Python爬取《少年的你》豆瓣短评

周末，看到朋友在朋友圈发了一条心情，是关于最新上映的电影《少年的你》，刚好前段时间又学习了一下爬虫，于是心血来潮，想爬一下这部电影的短评，看看口碑如何。此笔记仅用于学习，不得商业获利！如有侵害任何公司利益，请告知删除！

本文记录使用request，以及正则表达式re爬取影评的过程，关于request的安装，可以使用：pip3 install requests

1）登录。注册账号，因为要爬取所有的短评内容的话，必须要登录才可以，这也算是一种反爬虫的手段，注册账号之后，我们首先要解决的就是登录问题。

在获取登录的Url的时候，我们故意输入一个错的账号和密码，就能轻松拿到这个Url以及相应的请求参数了：https://accounts.douban.com/j/mobile/login/basic

拿到这些信息之后，就是发请求，登录了，代码如下：

def login_douban():
    try:
        login_url = 'https://accounts.douban.com/j/mobile/login/basic'
        headers = {
            'User-Agent': 'Mozilla/5.0 (Windows NT 6.3; Win64; x64; rv:70.0) Gecko/20100101 Firefox/70.0',
            'Referer': 'https://accounts.douban.com/passport/login_popup?login_source=anony'
        }
        data = {
            'name': '你的用户名',
            'password':    '你的密码',
            'remember':    'false'
        }

        response = session.post(login_url, headers=headers, data=data)

• **问题**:
**A)** 请改写豆瓣短评爬虫一文中从“Python爬取《少年的你》豆瓣短评”到“们首先要解决的就是登录问题。”的这段文字，把其中的“账号”换成“帐户”。
**B)** 列出豆瓣短评爬虫一文的代码里 data 字典包含的全部键名。
**C)** 从豆瓣短评爬虫一文停下的地方续写下去。
下方列表与豆瓣短评爬虫一文毫无关联。

• **数据摘录**:
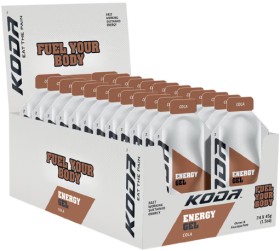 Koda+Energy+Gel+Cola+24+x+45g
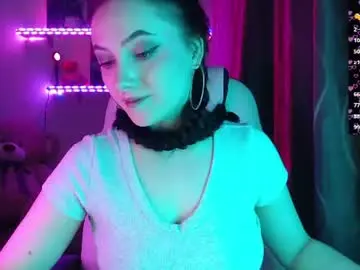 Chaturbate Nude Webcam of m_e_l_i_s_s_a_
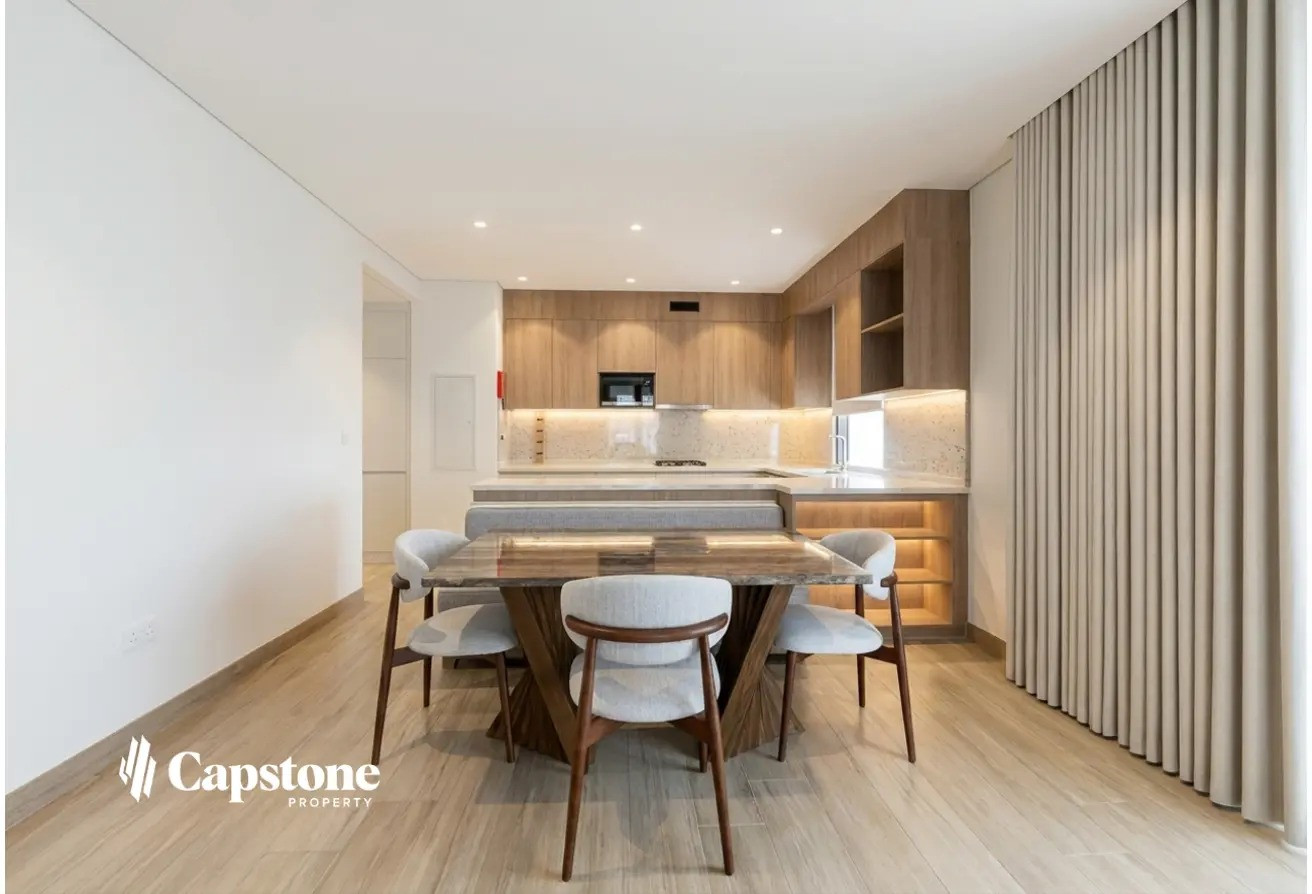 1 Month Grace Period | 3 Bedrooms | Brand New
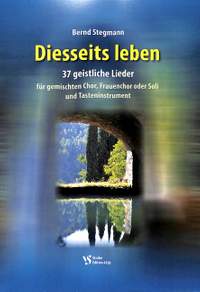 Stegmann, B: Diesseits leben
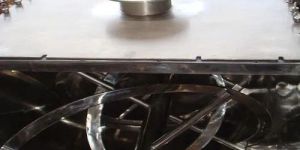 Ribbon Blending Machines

• **书面回答**:
**A)**
Python爬取《少年的你》豆瓣短评

周末，看到朋友在朋友圈发了一条心情，是关于最新上映的电影《少年的你》，刚好前段时间又学习了一下爬虫，于是心血来潮，想爬一下这部电影的短评，看看口碑如何。此笔记仅用于学习，不得商业获利！如有侵害任何公司利益，请告知删除！

本文记录使用request，以及正则表达式re爬取影评的过程，关于request的安装，可以使用：pip3 install requests

1）登录。注册帐户，因为要爬取所有的短评内容的话，必须要登录才可以，这也算是一种反爬虫的手段，注册帐户之后，我们首先要解决的就是登录问题。

**B)** name、password、remember

**C)**
        if response.status_code == 200:
                return response.text
        return None
    except RequestException:
        print('登录失败')
        return None

2）爬取。登录成功之后，就可以访问《少年的你》的短评页，https://movie.douban.com/subject/30166972/comments?status=P，然后下拉到最后，通过翻页，我们会看到一个有明显规律的Url:https://movie.douban.com/subject/30166972/comments?start=0&limit=20&sort=new_score&status=P

注意里边的参数，start=0&limit=20，意思就是从第0条短评开始，请求20条，也就是第0条~第20条的短评内容，那么就可以定义一个方法，来爬取短评内容，代码如下：着色部分是重点，我们用request.Session()来保存会话状态

session = requests.Session()
def get_comment_one_page(page=0):
    start = int(page * 20)
    comment_url = 'https://movie.douban.com/subject/30166972/comments?start=%d&limit=20&sort=new_score&status=P' % start
    headers = {
        'User-Agent': 'Mozilla/5.0 (Windows NT 6.3; Win64; x64; rv:70.0) Gecko/20100101 Firefox/70.0',
    }
    try:
        response = session.get(comment_url, headers=headers)
        if response.status_code == 200:
            return response.text
        return None
    except RequestException:
        print('爬取评论失败')
        return None

3）解析。第二步爬取到html代码之后，我们需要解析出来里边的内容，将评论的数据提取出来。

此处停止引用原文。